Creating a VPN Gateway with a Unikernel running WireGuard

Interestingly enough nanovms published an article going over exactly what chatGPT thought was impossible, running a vpn inside a unikernel. Creating a VPN Gateway with a Unikernel running WireGuard

I mentioned chatGPT, because I’m no expert in any of this, and to add some color I’ll explain how I got here.

I wanted a network layer solution for being able block access to certain websites. Think services like BlockSite & LeechBlockNG. Figured spinning up a VPN server with an allowlist should do the job. I’ve been in serverless land for some time and tried to see how this idea might fit into this model. Performance and security being top of mind, I was brought to NanoVms.

But from my research I was under the impression that a VPN gateway within a unikernel was impossible due to the lack of access to low level network level APIs. This article, through a series of patches was able to achieve a vpn within a unikernel. At the end of the article is mentions that IP masquerading is on the roadmap.

A couple of questions,

  1. Where can I see this Roadmap
  2. Would IP masquerading make it so that these patches done in this tutorial unnecessary?
  3. Is the idea of a serverless VPN possible with unikernls? If so, how so?
  1. We don’t really have a public roadmap. The majority of our work is all customer driven.

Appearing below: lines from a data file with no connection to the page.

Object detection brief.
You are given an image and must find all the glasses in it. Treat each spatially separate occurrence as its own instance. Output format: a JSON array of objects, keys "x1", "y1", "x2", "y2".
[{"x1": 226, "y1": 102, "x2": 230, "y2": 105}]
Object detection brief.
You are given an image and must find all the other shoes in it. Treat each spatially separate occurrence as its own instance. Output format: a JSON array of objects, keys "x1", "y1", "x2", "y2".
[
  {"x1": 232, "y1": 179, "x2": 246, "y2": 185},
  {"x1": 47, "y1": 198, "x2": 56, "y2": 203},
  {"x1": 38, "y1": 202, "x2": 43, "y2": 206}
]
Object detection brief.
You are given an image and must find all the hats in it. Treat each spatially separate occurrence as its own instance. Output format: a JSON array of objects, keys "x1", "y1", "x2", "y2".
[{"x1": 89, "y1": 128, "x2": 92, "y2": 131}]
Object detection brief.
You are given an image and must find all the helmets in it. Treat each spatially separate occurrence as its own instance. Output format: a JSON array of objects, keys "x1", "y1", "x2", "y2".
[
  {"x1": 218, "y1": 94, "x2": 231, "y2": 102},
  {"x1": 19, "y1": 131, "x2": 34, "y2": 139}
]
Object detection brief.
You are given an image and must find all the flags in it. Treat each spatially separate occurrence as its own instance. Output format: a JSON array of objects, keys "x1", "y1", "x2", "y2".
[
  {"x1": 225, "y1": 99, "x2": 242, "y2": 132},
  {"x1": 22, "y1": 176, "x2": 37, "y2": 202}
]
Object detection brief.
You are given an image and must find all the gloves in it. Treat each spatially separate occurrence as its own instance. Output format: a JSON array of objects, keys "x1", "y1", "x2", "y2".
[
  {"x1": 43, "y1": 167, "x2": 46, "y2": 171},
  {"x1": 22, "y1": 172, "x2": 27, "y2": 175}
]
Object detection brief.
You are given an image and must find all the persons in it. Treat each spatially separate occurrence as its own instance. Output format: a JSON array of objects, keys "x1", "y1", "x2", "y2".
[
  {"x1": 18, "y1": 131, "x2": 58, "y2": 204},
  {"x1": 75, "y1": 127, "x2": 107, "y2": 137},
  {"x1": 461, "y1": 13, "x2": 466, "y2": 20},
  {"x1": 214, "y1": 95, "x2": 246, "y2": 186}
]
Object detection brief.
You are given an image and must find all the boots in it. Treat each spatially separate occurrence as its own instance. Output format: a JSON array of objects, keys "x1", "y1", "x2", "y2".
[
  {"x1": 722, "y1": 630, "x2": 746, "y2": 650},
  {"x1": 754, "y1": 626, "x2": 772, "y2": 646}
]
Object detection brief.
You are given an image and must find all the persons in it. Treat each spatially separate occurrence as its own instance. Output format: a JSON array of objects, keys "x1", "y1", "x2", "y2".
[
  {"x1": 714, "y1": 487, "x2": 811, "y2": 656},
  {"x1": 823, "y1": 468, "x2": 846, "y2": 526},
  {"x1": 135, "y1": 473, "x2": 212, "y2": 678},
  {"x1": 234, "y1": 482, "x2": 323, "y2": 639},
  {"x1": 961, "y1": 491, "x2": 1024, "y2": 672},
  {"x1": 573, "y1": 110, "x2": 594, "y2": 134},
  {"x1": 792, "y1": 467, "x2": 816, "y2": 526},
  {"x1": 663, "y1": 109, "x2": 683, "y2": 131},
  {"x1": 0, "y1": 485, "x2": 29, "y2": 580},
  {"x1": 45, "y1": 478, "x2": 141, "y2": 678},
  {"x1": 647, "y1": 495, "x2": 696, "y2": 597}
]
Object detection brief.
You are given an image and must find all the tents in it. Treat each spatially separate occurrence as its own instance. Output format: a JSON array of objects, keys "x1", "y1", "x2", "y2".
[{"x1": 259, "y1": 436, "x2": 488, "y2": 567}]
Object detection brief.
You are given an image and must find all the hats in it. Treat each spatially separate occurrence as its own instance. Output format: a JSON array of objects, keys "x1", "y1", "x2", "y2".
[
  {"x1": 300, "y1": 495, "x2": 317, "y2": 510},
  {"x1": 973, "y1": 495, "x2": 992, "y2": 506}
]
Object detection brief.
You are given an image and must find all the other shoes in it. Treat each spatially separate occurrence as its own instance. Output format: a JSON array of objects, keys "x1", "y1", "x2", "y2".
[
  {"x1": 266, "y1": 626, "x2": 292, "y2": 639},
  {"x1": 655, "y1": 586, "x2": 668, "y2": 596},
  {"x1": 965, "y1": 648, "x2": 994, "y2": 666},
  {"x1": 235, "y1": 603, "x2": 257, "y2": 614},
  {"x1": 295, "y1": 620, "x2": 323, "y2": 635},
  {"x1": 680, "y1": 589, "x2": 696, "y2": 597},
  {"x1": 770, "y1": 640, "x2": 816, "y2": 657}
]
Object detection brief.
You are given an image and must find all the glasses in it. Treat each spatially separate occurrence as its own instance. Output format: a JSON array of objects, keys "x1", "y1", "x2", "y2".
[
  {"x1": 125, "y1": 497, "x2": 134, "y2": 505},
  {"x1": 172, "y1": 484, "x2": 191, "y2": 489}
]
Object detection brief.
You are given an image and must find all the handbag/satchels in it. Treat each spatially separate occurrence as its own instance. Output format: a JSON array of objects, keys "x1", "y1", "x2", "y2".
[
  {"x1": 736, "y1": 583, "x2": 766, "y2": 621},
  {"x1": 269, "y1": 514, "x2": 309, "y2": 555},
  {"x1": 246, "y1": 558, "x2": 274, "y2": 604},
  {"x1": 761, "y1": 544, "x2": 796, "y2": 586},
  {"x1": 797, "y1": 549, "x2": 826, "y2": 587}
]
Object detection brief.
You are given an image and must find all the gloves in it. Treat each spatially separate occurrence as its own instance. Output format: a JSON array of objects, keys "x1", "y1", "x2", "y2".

  2. It would get rid of the ip forwarding step but you can still create these gateways as-is - as in this tutorial should still work.

  3. It depends on what you mean by ‘serverless’. There are typically two things that people think of when they think of serverless: One is a ‘hands-off’/‘no-server’ like instance and in that case yes it would fit quite well. The other thing that people think of for serverless is something that spins up on a request basis and on that front I don’t know if it would make a ton of sense unless you are the one offering it as a service to others. Something still needs to handle incoming connections and if it’s just one person using it it doesn’t really make sense to instantiate new instances like that but if you’re serving many different users than it makes a lot more sense.

So I suppose it comes down to what you’re really trying to do.